TEXTO DE ESTUDIO:

Al presentar su obra Política (Πολιτικα), el pensador de Estagira instala la justicia (δικαιοσύνη) en nexo con la sociedad, e intuye la ciudad en términos de una entidad que tiene por base esta virtud: “la justicia es un valor cívico, pues esta es el orden de la comunidad civil y la virtud de la justicia es el discernimiento de lo justo” (García Valdés, Trad., 1988, 1253a 16). En líneas siguientes, el mismo Aristóteles indica el carácter provechoso de la justicia en tanto es un bien para la actividad política: “el bien político es la justicia, es decir lo conveniente para la comunidad” (Política, 1282b 12), y cuya utilidad debe otear todo sistema político, si bien tal virtud hace equilibrio en términos de distribución de bienes, estimando a la colectividad y no solo a particulares: “[…] todos los regímenes que tienen por objetivo el bien común son rectos según justicia absoluta; en cambio atender simplemente al interés personal de los gobernantes es una hazaña defectuosa” (García Valdés, Trad., 1988, 1279a 12).

Ahora bien, antecede a lo dicho el planteamiento de dos modalidades para poner en práctica la justicia, a saber, la justicia general y la justicia particular. Respecto a la justicia general o legal, la obtención y la custodia de la felicidad de los ciudadanos es su fin, comprendiendo que tal propósito está determinado por el orden social bajo la adecuación y posterior utilización de las leyes imputadas a las conductas humanas. Por tal motivo, lo legal dispone a todos los ciudadanos (πολίται) para realizar o abstenerse de efectuar acciones que ratifican o puedan execrar la práctica de las virtudes, ocasión que detenta bajo el común denominador de todo acto el bien social. Así, la fiel observancia de las leyes tiene un destino, el cual es, según Aristóteles (Trad., 1970), el “vivir según las virtudes y relegar los vicios […] sirviendo para producir una virtud total y estas establecidas para la vida comunitaria” (1130b 25).

LISTA DE ACTIVIDADES:
**a)** Resume en dos oraciones el texto sobre la justicia en Aristóteles.
**b)** Según el texto sobre la justicia en Aristóteles, ¿cuál es el fin de la justicia general o legal?
Los registros no intervienen en estas actividades.

INFORMACIÓN REGISTRADA:
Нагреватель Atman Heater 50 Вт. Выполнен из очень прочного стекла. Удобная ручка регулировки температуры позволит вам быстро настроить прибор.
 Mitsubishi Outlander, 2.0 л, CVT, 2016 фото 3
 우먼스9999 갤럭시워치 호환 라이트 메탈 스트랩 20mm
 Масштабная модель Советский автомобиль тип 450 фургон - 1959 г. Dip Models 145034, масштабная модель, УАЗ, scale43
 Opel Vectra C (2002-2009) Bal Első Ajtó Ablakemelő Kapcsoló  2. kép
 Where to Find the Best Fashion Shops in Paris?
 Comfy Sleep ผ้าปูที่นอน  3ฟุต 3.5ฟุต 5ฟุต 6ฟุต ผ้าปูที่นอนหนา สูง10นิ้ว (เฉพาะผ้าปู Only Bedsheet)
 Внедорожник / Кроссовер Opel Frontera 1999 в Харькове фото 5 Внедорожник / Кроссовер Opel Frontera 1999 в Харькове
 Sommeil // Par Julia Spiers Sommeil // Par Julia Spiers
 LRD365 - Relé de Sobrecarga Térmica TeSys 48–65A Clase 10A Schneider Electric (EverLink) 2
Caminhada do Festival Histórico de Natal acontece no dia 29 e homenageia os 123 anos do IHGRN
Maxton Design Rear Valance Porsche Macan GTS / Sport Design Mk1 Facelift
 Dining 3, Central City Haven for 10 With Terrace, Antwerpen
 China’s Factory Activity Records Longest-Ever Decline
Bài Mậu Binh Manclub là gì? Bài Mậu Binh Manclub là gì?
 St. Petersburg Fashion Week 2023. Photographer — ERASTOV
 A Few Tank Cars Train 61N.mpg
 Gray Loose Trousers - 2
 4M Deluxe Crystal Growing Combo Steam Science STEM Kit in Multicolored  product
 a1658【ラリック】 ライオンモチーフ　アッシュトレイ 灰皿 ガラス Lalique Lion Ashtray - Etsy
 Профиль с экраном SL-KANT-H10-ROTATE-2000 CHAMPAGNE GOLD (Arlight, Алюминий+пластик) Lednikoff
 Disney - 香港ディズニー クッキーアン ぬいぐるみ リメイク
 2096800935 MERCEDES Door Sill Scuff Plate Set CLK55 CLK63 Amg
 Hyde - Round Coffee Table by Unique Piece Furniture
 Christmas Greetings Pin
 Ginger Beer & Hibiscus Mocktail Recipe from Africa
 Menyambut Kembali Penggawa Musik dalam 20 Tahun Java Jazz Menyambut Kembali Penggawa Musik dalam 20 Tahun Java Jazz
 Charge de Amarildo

TAREAS RESUELTAS:
**a)** Aristóteles, en su Política, vincula la justicia con la sociedad y la define como el bien político, es decir, lo conveniente para la comunidad, de modo que los regímenes rectos persiguen el bien común y no el interés personal de los gobernantes. Además, distingue entre justicia general y particular; la general o legal tiene como fin obtener y custodiar la felicidad de los ciudadanos, y la observancia de las leyes sirve para vivir según las virtudes y relegar los vicios.

**b)** Su fin es la obtención y la custodia de la felicidad de los ciudadanos.